The Board is responsible for the overall conduct of the Group’s business including: our long-term success; setting our mission; monitoring culture and how it has been embedded; monitoring our values, standards and strategic objectives; reviewing our performance; and maintaining positive dialogue with our stakeholders. The Board has established five formal Committees to focus on specific areas. 

Audit and Risk Committee
The Committee reviews the adequacy of the Group’s system of internal control, including the risk management framework and related compliance activities. The Committee also monitors the integrity of financial statements, reviews significant financial reporting judgements, and advises the Board on fair, balanced and understandable reporting and the long-term viability statement. The Committee also has joint responsibility, with the ESG Committee, for reviewing the appropriateness and adequacy of ESG disclosures provided within the Annual Report and the ESG Addendum, including the approval of their content.

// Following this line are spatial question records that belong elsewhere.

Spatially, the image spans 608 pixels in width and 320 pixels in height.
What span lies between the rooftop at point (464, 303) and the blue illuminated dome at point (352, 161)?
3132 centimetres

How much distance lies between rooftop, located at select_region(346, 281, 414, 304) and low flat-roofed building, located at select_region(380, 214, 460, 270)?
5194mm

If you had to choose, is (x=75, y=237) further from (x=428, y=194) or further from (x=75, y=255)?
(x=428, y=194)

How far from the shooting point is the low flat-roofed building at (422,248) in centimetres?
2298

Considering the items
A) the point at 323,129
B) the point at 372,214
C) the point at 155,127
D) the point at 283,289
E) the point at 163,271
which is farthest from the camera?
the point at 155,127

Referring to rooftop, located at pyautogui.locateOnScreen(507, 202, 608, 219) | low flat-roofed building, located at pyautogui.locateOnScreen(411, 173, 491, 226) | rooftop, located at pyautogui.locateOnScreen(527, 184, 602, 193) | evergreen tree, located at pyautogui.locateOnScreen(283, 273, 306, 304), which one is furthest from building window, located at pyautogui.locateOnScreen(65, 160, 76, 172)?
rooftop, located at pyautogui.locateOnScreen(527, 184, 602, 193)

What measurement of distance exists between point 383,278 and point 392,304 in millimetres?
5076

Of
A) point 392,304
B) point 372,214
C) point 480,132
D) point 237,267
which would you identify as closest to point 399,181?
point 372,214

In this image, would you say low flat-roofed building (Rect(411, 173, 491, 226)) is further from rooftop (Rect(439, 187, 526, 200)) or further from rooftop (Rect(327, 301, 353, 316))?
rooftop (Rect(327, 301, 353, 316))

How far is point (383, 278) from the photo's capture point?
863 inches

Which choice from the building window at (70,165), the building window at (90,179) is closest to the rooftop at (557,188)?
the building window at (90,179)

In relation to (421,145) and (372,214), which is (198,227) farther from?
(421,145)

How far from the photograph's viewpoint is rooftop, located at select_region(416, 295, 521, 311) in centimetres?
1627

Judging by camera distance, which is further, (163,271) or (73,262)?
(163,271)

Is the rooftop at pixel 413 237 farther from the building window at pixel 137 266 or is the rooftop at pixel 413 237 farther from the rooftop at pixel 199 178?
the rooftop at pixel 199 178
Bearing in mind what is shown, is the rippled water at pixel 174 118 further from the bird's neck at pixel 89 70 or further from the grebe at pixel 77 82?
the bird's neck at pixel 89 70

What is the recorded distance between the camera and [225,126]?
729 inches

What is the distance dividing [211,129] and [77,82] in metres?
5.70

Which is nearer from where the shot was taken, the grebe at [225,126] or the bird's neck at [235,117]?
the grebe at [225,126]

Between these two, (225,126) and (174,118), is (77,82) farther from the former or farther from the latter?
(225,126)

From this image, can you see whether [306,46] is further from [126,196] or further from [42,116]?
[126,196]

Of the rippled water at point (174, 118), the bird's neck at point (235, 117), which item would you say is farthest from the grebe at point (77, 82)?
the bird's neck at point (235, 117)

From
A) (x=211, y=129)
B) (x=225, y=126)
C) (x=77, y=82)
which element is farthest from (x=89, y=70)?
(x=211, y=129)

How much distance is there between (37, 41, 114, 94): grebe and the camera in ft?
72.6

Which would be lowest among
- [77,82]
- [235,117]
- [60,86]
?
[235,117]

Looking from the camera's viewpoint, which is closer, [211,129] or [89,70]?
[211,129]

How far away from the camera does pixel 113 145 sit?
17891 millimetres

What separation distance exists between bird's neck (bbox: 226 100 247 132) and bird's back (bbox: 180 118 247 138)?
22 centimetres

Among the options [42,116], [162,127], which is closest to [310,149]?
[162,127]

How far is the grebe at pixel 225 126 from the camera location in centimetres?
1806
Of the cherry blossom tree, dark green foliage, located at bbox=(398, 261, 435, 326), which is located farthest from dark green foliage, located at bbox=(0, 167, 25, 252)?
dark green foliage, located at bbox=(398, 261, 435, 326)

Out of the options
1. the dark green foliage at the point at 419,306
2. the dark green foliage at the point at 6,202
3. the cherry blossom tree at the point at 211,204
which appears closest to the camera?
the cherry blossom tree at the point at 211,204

Nominations and Governance Committee
The Committee evaluates Board composition and ensures Board diversity and a balance of skills, 
as well as experience in ESG matters. The Committee also reviews Board and Executive Committee succession plans to maintain continuity of skilled resources, and oversees matters relating to corporate governance.

Remuneration Committee
The Committee sets, reviews and recommends the policy on remuneration of the Chair, executives and senior management team. The Committee also monitors the implementation of the Remuneration Policy, and oversees general pay practices across the Group.

ESG Committee
The Committee oversees the ESG programme and monitors the mission agenda in relation to empowering people, protecting our planet and ensuring that Vodafone acts with integrity. The Committee monitors progress against key performance indicators and external ESG index results and oversees progress on ESG commitments and targets. The Committee also has joint responsibility, with the Audit and Risk Committee, for reviewing the appropriateness and adequacy of ESG disclosures provided within the Annual Report and ESG Addendum, including the approval of their content.

Technology Committee
The Committee supports the Board with fulfilling its oversight of the Company, specifically how technology underpins Company strategy, including assessing risks and exploring innovations for future growth. The Committee also monitors technology development, innovation, risks, disruptors and mitigations and reviews technology supply chains, partnerships and external relationships.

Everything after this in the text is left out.